**TEXT SEGMENT:**
>>>
Arguments of the Parties:

The arguments of the parties in relation to the first question are not detailed in the judgment.

The arguments of the parties in relation to the second question turned on the appropriate interpretation to be given to the meaning of ‘approved by Member States in accordance with their respective constitutional requirements’ contained in Article 48(6) TEU and in particular whether this implied that Member States retained a discretion to refuse to approve a European Council Decision validly adopted under Article 48(6) TEU.

Mr Doherty argued that the Decision was to be treated as a normal international agreement under Article 29 of the Irish Constitution. Accordingly it was entirely within the Government’s executive power to ratify or not ratify the agreement.

The Attorney General argued that Ireland no longer had any discretion to approve the Decision. This was based on a joint reading of Article 228(4) TFEU stating that decisions are binding and Article 4(3) TEU establishing a duty of sincere cooperation. In fact she maintained that the references to the constitutional requirements of the Member States was a pure formality. She argued that the Decision was already ‘approved’ by Ireland within the meaning of Article 48(6) TEU and that the Bill then before the Parliament was simply necessary to introduce the decision into Irish law.

The Commission adopted a slightly different position. It argued, similarly to the Attorney General, that Ireland no longer retained any discretion in approving the decision. Nonetheless it maintained that the constitution required approval through an Act of Parliament in line with Article 29.4 of the Irish Constitution on the exercise of executive powers in foreign affairs.
<<<
**WORK TO DO:**
**1.** Can you quote the parties' arguments word for word, everything from "The arguments of the parties in relation to the first" down to "ratify the agreement."?
**2.** Answer these questions from the parties' arguments:
(a) Under which article of the Irish Constitution did Mr Doherty say the Decision should be treated as a normal international agreement?
(b) Which two provisions did the Attorney General read jointly?
(c) According to the Commission, how did the constitution require the decision to be approved?
**3.** Do these statements agree with the parties' arguments? Answer yes or no for each, quoting the words that decide it.
(a) The judgment details the parties' arguments on the first question.
(b) The Attorney General treated the reference to the Member States' constitutional requirements as a pure formality.
(c) The Commission held that Ireland still retained a discretion in approving the decision.

**GIVEN DATA:**
>>>
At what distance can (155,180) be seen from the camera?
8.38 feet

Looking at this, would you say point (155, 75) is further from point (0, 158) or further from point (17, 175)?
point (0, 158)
<<<
**TASK ANSWERS:**
**1.**
The arguments of the parties in relation to the first question are not detailed in the judgment.

The arguments of the parties in relation to the second question turned on the appropriate interpretation to be given to the meaning of ‘approved by Member States in accordance with their respective constitutional requirements’ contained in Article 48(6) TEU and in particular whether this implied that Member States retained a discretion to refuse to approve a European Council Decision validly adopted under Article 48(6) TEU.

Mr Doherty argued that the Decision was to be treated as a normal international agreement under Article 29 of the Irish Constitution. Accordingly it was entirely within the Government’s executive power to ratify or not ratify the agreement.

**2.**
(a) Article 29 of the Irish Constitution.
(b) Article 228(4) TFEU and Article 4(3) TEU.
(c) Through an Act of Parliament in line with Article 29.4 of the Irish Constitution.

**3.**
(a) No: "The arguments of the parties in relation to the first question are not detailed in the judgment."
(b) Yes: "In fact she maintained that the references to the constitutional requirements of the Member States was a pure formality."
(c) No: "It argued, similarly to the Attorney General, that Ireland no longer retained any discretion in approving the decision."